■ **Aim of the exercise**
State how many lines of the entries below contain the word "small", matching case exactly. Give only the number.
** START Records for this exercise **
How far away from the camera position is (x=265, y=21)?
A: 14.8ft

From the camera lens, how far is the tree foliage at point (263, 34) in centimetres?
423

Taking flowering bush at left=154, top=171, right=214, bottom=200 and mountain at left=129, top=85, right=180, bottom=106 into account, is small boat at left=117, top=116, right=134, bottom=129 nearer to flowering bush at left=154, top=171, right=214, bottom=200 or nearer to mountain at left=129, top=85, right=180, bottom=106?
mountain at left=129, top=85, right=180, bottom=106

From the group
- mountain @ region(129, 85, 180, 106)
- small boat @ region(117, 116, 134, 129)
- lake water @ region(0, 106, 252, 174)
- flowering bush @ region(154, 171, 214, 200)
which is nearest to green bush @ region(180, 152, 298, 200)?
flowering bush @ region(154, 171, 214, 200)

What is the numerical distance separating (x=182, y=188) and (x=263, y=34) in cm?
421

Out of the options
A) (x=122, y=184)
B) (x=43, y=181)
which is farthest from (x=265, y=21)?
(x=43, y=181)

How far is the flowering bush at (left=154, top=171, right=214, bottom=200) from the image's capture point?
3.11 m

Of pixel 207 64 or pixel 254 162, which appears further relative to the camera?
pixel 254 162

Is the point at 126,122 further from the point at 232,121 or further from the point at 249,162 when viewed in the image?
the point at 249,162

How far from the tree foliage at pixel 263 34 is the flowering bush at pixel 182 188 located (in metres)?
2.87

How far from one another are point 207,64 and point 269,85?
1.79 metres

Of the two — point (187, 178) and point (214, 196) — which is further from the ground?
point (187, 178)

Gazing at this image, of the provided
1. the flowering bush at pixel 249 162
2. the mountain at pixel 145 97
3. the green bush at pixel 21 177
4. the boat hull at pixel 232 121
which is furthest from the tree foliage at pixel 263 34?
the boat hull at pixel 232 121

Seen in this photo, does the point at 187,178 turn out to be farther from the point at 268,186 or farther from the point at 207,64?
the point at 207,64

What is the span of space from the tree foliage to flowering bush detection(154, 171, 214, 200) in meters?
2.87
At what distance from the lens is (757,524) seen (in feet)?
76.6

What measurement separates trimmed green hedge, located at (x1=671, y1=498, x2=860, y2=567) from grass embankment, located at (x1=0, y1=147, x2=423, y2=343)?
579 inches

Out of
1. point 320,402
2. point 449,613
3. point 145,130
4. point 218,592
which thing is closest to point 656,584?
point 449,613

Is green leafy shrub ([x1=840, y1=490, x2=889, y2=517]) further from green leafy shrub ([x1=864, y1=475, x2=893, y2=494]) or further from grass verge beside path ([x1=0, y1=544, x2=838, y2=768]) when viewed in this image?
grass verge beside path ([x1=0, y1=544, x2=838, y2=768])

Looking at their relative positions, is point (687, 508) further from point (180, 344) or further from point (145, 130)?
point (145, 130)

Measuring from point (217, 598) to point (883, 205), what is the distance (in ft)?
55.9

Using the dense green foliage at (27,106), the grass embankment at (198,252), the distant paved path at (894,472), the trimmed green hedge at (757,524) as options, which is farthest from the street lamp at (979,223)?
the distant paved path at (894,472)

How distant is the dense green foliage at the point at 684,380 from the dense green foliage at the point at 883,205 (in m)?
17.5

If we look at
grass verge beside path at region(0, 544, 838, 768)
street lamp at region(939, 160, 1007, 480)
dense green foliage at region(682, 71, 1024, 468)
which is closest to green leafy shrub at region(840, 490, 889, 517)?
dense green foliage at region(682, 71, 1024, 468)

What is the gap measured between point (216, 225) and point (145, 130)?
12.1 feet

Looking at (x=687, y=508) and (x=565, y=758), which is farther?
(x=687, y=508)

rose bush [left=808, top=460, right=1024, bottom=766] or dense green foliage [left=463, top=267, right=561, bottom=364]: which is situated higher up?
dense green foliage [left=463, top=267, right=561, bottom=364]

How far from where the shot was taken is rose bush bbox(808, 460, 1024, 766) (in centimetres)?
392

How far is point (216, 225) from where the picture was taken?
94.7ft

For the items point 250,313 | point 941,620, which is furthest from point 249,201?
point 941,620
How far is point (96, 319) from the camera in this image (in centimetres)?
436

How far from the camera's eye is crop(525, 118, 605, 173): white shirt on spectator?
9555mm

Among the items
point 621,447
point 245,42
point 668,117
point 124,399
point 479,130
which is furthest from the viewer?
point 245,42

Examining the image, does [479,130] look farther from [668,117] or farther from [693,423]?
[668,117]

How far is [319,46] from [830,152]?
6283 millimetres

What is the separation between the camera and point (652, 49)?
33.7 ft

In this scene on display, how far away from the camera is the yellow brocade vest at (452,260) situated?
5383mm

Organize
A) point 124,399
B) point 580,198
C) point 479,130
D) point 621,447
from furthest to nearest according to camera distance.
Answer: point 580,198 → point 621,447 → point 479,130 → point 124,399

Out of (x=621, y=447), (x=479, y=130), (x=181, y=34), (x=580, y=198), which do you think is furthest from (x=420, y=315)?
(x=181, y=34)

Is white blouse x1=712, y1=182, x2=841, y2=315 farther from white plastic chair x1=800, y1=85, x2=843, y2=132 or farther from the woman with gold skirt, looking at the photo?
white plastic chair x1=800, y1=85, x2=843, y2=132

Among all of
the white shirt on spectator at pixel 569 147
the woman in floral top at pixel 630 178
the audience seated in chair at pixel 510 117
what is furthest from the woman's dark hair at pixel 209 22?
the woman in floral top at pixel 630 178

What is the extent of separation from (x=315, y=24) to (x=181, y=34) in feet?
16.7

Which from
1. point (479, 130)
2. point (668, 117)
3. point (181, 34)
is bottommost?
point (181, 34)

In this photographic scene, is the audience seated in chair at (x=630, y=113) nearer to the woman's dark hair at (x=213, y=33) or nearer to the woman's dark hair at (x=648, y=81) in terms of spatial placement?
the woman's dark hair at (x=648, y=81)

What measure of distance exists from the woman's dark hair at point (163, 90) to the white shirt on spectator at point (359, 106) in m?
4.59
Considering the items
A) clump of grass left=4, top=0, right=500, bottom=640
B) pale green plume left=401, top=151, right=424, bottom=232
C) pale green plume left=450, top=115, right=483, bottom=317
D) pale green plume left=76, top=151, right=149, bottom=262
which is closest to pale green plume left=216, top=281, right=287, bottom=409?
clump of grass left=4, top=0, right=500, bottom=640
** END Records for this exercise **
■ **Full solution**
2